For the latest arrival though, speculation has been much more understated (I’d entirely forgotten Kate was pregnant until she went into labour). The obvious factor there being that the first born would be heir to the throne, whereas today’s addition to the family is a mere fifth in-line…meaning the likelihood of ascending to kinghood is pretty remote. All being well, of course.

The Royals come in for a fair bit of grief from republicans and the indifferent, but I’ve always been a staunch supporter (as attested by previous blogs!). A new-born baby does tend to have a positive effect on their image though. George and Charlotte, being irresistibly cute, are very hard to direct bile at – even if a few trolls/socialists/staunch republicans do try – with most observers cooing over them rather than calling for the scrapping of the monarchy.

Once again though, they’re in full glare. The media has been camped outside the Lindo Wing at St Mary’s all day, and it’s the top news story on practically every paper, which means the Royals are the centre of attention for both fans and detractors. And while many are expressing pleasure at the birth, plenty of people on Twitter are politicising it to bash them, something which I always take objection to.

People moan about the Royal Family as they’ve inherited great wealth and privilege by an accident of birth and so shouldn’t be entitled to it, without having to work for it. But my take on that is that everyone is an accident of birth. That’s what makes us unique. Someone ‘working hard’ as a model is only there because they were born conventionally good-looking. An athlete ‘working hard’ at their sport is given the opportunity to even try thanks to their natural physical prowess. Even doctors are utilising their natural intelligence, which, sadly, some people just aren’t born with.

I’ve said in the past that I feel sorry for William and Harry – thrust into a life of privilege, but thrust nonetheless. Much like someone born in poverty can’t determine their birth, neither can the wealthy. Yes, you can say ‘but they should give their wealth and privilege up’. But if that’s the case, then surely so should everyone? If you inherit £500 from your grandparents do you give that up to the State? Even as little as £500 is more than some people. If you earn more than the national living wage do you give the rest back to the State? If, when you die, are you looking to leave your two-bed terrace house to the State rather than your children? I’d be prepared to say you’re probably not. Although I’m sure there are a few out there who are happy to say yes to that, the amount of people willing to practice what they preach is lamentably thin compared to those happy to do the preaching.

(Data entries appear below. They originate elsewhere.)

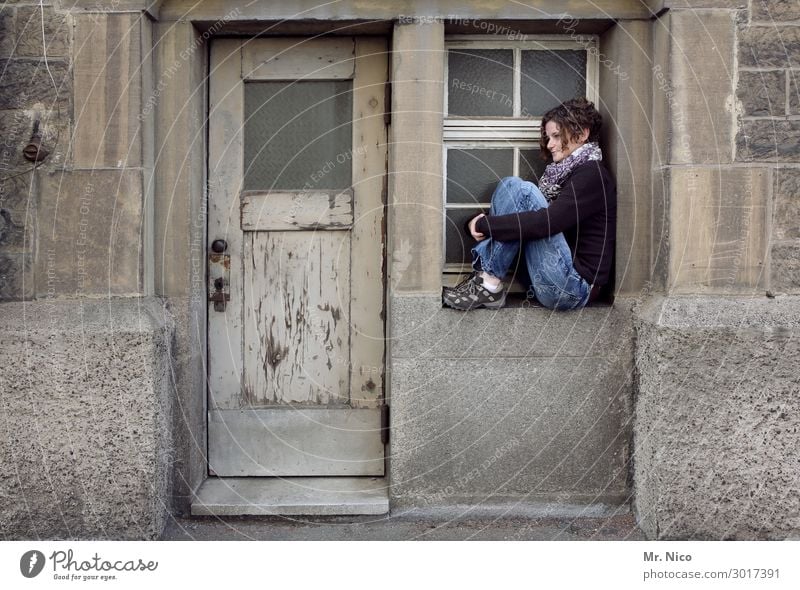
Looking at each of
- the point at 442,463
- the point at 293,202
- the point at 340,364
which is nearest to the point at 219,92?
the point at 293,202

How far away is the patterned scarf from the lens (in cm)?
477

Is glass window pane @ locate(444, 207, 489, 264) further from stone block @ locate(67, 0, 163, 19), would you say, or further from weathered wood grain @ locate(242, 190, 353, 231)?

The Royals are privileged, but they have a tough life all the same. In a world where reality TV celebrity is seemingly a mark of success, being a Royal – where your every move is scrutinised, from birth until death and often against your wishes – is a much tougher career path. It’s also much more beneficial to the UK’s GDP, with the Royal Family providing far more to the country through the Crown Estates, tourism and royal appearances than they take out via the Privy Purse.

I wish the new Prince and the Royal Family all the best. It’s certainly not a role I’d like to take on.